The Globe and Mail reports that the paper was published in December by the National Bureau of Economic Research in the United States. It analyzes the impact of closed work permits in Ottawa’s Temporary Foreign Worker Program, which ties the immigration status of those workers to a single employer.
Numerous groups, including labour advocates, migrant rights organizations and the federal Conservative Party, have criticized this feature of the program, which they say perpetuates employer mistreatment of workers and suppresses wages.
The research, conducted by economists at universities in Toronto and Chicago, found several benefits for workers who transitioned to permanent residency status.
Temporary foreign workers who were granted permanent residency in Canada between 2004 and 2014 saw an earnings increase of 5.7 per cent three years after they obtained the PR status.
The workers directly benefited from being able to switch positions, the researchers found. There was a “sharp” and “immediate” increase in the probability of a job-to-job transition of 21.7 percentage points over the three years, the paper estimates. Many of those workers transitioned into better-paying industries.
The TFW program is a key immigration stream in Canada that allows employers to hire mostly low-wage foreign workers temporarily in sectors where the government determines there is a shortage of domestic labour, such as agriculture.
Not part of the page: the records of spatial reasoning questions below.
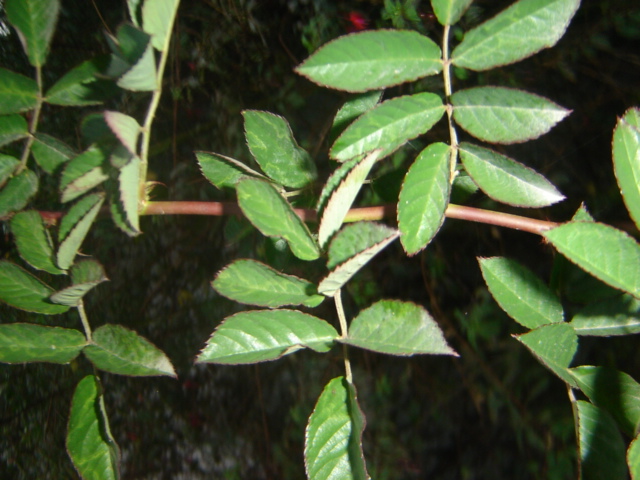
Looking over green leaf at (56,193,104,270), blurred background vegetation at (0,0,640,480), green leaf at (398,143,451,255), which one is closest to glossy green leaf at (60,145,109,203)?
green leaf at (56,193,104,270)

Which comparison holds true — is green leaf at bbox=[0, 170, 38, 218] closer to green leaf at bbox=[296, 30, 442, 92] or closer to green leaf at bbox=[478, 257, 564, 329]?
green leaf at bbox=[296, 30, 442, 92]

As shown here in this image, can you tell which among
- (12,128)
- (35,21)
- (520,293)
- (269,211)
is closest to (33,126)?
(12,128)

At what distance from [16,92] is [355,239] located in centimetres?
47

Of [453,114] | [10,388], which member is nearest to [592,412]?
[453,114]

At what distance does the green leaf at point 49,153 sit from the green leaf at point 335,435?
448 millimetres

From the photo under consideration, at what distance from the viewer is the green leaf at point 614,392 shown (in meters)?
0.44

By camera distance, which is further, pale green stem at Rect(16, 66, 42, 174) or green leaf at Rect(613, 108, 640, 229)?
pale green stem at Rect(16, 66, 42, 174)

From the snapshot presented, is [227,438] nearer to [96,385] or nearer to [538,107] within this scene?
[96,385]

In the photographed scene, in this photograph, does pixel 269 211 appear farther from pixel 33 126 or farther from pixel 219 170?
pixel 33 126

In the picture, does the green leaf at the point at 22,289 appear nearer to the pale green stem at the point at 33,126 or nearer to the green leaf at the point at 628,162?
the pale green stem at the point at 33,126

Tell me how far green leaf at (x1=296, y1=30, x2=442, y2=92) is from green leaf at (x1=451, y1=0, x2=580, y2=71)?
0.16 feet

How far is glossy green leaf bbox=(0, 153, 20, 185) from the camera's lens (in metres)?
0.60

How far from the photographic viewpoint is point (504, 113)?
0.44 metres

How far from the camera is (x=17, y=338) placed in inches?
20.4
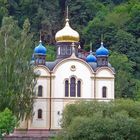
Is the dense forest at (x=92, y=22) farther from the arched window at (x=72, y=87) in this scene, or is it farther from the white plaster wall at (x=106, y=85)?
the arched window at (x=72, y=87)

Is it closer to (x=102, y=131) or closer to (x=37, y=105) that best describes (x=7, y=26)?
(x=37, y=105)

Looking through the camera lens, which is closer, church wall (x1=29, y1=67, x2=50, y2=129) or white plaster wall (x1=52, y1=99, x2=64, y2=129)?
white plaster wall (x1=52, y1=99, x2=64, y2=129)

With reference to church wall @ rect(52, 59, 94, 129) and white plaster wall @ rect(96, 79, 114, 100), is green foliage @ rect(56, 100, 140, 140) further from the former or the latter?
white plaster wall @ rect(96, 79, 114, 100)

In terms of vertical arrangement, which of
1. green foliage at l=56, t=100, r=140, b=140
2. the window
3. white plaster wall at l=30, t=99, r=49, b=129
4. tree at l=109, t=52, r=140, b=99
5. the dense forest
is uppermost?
the dense forest

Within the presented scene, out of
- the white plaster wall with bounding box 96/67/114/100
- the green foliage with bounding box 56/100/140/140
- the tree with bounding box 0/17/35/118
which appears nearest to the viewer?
the green foliage with bounding box 56/100/140/140

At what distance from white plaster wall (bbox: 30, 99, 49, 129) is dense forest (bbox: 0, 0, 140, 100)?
20.2 metres

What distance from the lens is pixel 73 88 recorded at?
65.3 metres

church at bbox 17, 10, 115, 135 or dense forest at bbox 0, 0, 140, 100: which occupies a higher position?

Workers who enter the country through the low-wage stream of the program often struggle to remain in Canada for the long run because pathways to permanent residency for this group of workers are limited and competitive. Many remain stuck in a cycle of moving from one low-wage job to another. They rely on sponsorships from employers who have been granted government approval to hire foreign labour.
A June 2024 research paper from Statistics Canada found that approximately one-third of temporary foreign workers obtained permanent residency within five years of receiving their initial work permit.
One of the paper’s authors, and a professor of economics at the University of Toronto, Kory Kroft, said he and his co-authors – Profs. Isaac Norwich and Matthew Notowidigdo at the University of Chicago’s Booth School of Business and Stephen Tino of Toronto Metropolitan University used data from Immigration, Refugees and Citizenship Canada that linked visa records for roughly 200,000 temporary foreign workers who arrived between 2004 and 2014 to Statistics Canada’s database that matches employers to employees.
Part of the reason why they used data updated only to 2014 was that they wanted to understand job outcomes for workers years after they had obtained permanent residency.
The audit also found that it was not enough for workers to move to other companies in the same industry in order to achieve wage gains. What was really driving an earnings increase was moving across industries, Prof. Krofi said.
Internal documents from Employment and Social Development Canada that were made public last July by Migrant Rights Network, an advocacy program, showed that the ministry had floated the idea of introducing new stream-specific work permits for temporary foreign workers in the agricultural and fish-processing industries.
The permits would allow workers to move between employers in the same sector as long as they had a job offer. Migrant Rights Network criticized the proposal as a cosmetic change that would maintain employer control but create the illusion of mobility for workers.
In November 2024, a parliamentary committee on citizenship and immigration recommended that Ottawa get rid of the closed work permit entirely and introduce regional- or sector-specific work permits that would define sectors broadly, and provide workers with access to a wide range of employers.